Georgian: 1714 - 1837
This was a period when there was great public demand for cheap jewelry, creating a market for paste jewelry. Cut-steel, like the mineral marcasite, was commonly substituted for diamonds for those who could not afford the genuine article.
Both women and men wore an abundance of jewelry during the Georgian era. Men commonly wore jeweled buttons on the their coats and on the knees of their breeches, and pocket watches with a variety of watch fobs.
Women typically favored a full jewelry parure with a number of matching pieces (necklace, ring, brooch, earrings and bracelet) or demi-parure with two or three matching pieces.
Motifs most frequently found in Georgian jewelry include the sévigné bow, hearts, flower garlands, ribbons and stars. Designs were typically openwork gold filigree, repousseé, square shaped brooches with pearl borders, ring with crowned-heart motif, and enamel or engraving ornamentation.
Victorian: 1837 – 1901
Queen Victoria wore mourning jewelry during an extended period of mourning for Prince Albert. Such pieces typically used black jet, onyx, and human hair; common motifs were clasped hands, crosses, doves and garlands.
Cameos are another item popular during the Victorian era. The classic subjects traditionally carved on cameos changed from scenes of mythology and legend to the sentimental motif with an anonymous female profile.
Ornamental motifs on Victorian jewelry included grapes, vines, leaves, serpents, hearts, flowers and crescent moons. Popular gemstones included amethyst, opal, garnet, peridot, coral, citrine, turquoise, carnelian and aquamarine.
Art Nouveau: 1880 – 1914
The jewelry motifs from this era include nude or semi-nude female figures; female heads in languorous poses; sunbursts; crescents; insects and botanical motifs, many of which were often combined in designs with a dreamlike quality.

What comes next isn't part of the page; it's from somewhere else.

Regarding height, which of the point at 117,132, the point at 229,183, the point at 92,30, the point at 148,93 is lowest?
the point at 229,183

The jewelry of the Art Nouveau period stressed artistry and enameling with colored gemstones used to dramatize a design. The most popular gemstones were moonstones, opal, chalcedony, peridot, amethyst, aquamarine, topaz, mother of pearl, lapis lazuli, rock crystal, and turquoise. The cabochon cut was preferred.
Arts and Crafts: 1890 – 1914
Designs were abstract or featured naturalistic themes such as flowers, leaves and garlands. Rather than precious metals, inexpensive materials such as silver and base metals were used. Use of enamels and cabochon-cut gemstones instead of faceted ones is another characteristic of the Arts and Crafts period.
Edwardian: 1901 - 1910
Knife-edge settings produced mountings that were nearly invisible, giving the gemstone the appearance of floating without support. Mille grained (raised edges) settings made diamonds appear larger.
Motifs most frequently found in Edwardian jewelry are good luck symbols, horseshoes, wishbones, doves, hearts, laurel wreaths, ribbon bows, small animals, sun, stars and moon. Distinctive to the Edwardian period are drop earrings, long bead or pearl sautoirs with tassels, negligee pendants, bar brooches and bangle bracelets.
Art Deco: 1920 - 1940
Art Deco drew inspiration from a combination of various influences — Cubism in the art world; architecture; Asian, Islamic, Indian, African and Egyptian art; and the machine age. Some of the most typical designs reflecting these influences are the lattice motif, pagoda, dragons, Fu dogs, fish, and disks. Carved and smooth polished jade and coral were commonly used.
Typical of the Art Deco era is jewelry with a “fruit salad” look; rings and brooches made with a combination of diamonds, carved rubies, carved emeralds, and carved sapphires. Platinum, white gold, and tricolor gold were the most commonly used precious metals. Especially popular was the diamond straight-line bracelet.
The use of Bakelite, an early plastic, was unique to the Art Deco period. It could be easily molded and dramatically colored. Bakelite pins, earrings, necklaces and pendants in geometric fruit and floral designs were quite common.
Retro: 1935 - 1950
The most typical motifs include flowing scrolls, bows, knots, florals, hearts, small animals, insects, birds and snakes. Most common are charm bracelets with numerous charms, large pendants of bold design, hinged lockets, and pendants that convert to brooches.